Why is closure slower than handmade callable struct?

I’m having a hard time trying to understand why in the following code a closure is slower than an equivalent hand-made callable `struct`.

``````using BenchmarkTools
using Interpolations
using LinearAlgebra: norm
using StaticArrays

# closure version

length_closure(spline) = quadgk(t -> speed(spline, t), 0, length(spline))

struct LenIntegrand{S}
spline::S
end

(li::LenIntegrand)(t) = speed(li.spline, t)

# benchmarking code

θs = range(0, 2π, length=25)[1:end-1]
xs, ys = 2cos.(θs), 0.5sin.(θs)
vec = [SA[x,y] for (x,y) in zip(xs, ys)]
spl = extrapolate(interpolate(vec, BSpline(Cubic(Periodic(OnCell())))), Periodic())

@benchmark length_closure(\$spl) # ~ 65 μs
@benchmark length_struct(\$spl)  # ~ 45 μs
``````

I can observe the same behavior in other similar examples, where a hand-made `struct` always beats a closure for the purpose of fixing some arguments, whereas I expected the two implementation to be pretty much equivalent. `@code_warntype` does not seem to help me understand the underlying issue here.

1 Like

It could be related to Performance Tips · The Julia Language.

Changing some instances of

to `quadgk(f::F, segs...; kws...) where {F}` would confirm that.

Ah great catch! I always try to remind of missed `::Function` specialization in my code, but it didn’t occur to me in this case.

I’m left with a doubt though. After running both versions, `methods(quadgk)[1].specializations` shows that `quadgk` got specialized three times:

• for `::LenIntegrand{Interpolations.Extrapolation{SVector{2, Float64}, 1, Interpolations.BSplineInterpolation{SVector{2, Float64}, 1, Vector{SVector{2, Float64}}, BSpline{Cubic{Periodic{OnCell}}}, Tuple{Base.OneTo{Int64}}}, BSpline{Cubic{Periodic{OnCell}}}, Periodic{Nothing}}}` (the hand-made callable struct)
• for `::Function`
• for `::var"#1#2"{Interpolations.Extrapolation{SVector{2, Float64}, 1, Interpolations.BSplineInterpolation{SVector{2, Float64}, 1, Vector{SVector{2, Float64}}, BSpline{Cubic{Periodic{OnCell}}}, Tuple{Base.OneTo{Int64}}}, BSpline{Cubic{Periodic{OnCell}}}, Periodic{Nothing}}}` (the closure).

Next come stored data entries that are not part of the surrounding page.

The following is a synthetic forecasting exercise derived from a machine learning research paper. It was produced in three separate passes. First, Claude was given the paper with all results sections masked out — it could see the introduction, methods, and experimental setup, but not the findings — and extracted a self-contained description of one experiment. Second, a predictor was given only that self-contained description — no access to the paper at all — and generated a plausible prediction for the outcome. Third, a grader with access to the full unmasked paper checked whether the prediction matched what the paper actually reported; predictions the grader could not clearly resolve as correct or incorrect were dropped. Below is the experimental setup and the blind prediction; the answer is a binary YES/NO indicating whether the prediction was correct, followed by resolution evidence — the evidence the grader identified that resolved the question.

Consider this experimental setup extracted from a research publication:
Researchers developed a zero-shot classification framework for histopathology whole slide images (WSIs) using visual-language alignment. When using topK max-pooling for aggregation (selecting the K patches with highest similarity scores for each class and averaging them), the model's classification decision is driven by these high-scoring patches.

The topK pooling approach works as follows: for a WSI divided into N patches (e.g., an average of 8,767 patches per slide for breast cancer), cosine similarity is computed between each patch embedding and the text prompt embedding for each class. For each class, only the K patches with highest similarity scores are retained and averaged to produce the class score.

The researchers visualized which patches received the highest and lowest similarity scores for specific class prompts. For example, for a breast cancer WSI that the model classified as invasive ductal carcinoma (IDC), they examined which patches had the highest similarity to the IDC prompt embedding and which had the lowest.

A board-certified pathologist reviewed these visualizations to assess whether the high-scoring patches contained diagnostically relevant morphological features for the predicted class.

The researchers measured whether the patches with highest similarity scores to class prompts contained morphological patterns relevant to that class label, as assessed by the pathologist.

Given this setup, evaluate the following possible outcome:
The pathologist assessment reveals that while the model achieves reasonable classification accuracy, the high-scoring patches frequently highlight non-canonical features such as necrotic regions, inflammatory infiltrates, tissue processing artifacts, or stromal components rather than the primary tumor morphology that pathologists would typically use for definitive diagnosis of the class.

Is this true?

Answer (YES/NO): NO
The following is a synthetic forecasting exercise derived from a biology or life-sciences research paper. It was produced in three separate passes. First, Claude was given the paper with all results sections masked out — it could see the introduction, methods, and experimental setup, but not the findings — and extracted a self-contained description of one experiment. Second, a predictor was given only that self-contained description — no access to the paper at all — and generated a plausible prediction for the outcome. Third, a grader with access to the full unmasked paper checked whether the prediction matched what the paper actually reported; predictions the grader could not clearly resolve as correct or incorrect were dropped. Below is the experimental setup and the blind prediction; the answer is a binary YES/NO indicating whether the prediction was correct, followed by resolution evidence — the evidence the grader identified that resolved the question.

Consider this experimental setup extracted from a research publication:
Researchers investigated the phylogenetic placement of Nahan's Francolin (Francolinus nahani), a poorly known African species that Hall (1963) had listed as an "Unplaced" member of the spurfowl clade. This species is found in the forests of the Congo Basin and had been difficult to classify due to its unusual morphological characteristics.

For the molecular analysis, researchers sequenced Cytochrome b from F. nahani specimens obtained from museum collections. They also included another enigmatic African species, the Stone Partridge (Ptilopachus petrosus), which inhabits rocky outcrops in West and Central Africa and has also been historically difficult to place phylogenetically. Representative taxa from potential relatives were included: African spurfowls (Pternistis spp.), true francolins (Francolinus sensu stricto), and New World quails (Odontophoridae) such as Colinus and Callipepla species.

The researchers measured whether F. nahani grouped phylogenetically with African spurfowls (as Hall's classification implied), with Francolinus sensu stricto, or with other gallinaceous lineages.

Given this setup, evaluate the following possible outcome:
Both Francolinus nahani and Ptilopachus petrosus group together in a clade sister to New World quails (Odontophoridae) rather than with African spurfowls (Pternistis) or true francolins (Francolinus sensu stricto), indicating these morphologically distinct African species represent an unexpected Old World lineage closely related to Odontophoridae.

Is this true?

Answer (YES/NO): YES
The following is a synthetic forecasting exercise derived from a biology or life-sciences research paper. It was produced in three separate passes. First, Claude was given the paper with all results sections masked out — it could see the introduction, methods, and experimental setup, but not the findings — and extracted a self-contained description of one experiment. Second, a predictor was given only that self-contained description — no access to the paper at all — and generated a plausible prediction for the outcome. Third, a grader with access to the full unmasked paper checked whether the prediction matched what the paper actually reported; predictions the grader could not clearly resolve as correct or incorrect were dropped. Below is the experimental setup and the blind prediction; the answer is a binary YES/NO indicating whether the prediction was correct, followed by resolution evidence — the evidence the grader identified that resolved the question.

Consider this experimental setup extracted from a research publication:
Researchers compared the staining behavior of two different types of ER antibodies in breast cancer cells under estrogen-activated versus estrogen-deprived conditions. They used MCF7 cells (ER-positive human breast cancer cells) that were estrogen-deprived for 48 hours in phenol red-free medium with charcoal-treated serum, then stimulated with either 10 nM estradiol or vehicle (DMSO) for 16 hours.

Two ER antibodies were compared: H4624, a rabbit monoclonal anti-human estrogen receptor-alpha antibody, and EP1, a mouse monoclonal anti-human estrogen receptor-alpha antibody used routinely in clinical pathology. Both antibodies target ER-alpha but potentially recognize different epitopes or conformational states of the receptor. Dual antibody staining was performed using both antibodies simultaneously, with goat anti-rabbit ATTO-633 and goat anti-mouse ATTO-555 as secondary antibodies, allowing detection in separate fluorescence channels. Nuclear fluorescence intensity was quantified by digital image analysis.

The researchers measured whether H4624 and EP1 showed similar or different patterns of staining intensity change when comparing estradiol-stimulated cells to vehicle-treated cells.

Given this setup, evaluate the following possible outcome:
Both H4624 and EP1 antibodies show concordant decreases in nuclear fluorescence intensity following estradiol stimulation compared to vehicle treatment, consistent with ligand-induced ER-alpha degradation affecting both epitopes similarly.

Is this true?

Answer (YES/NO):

Why did `quadgk` get specialized at all, in apparent contradiction to its signature and https://docs.julialang.org/en/v1/manual/performance-tips/#Be-aware-of-when-Julia-avoids-specializing?
Given that `quadgk` got specialized anyway, why is there still a performance difference between the two versions?

Actually, I think this has already been fixed on the master branch of QuadGK. Probably by Allow passing preallocated segsbuf for alloc reuse (#59) · JuliaMath/QuadGK.jl@298f76e · GitHub which added some `where F`.

Using the master branch I get the same performance with both an anonymous function and a callable struct.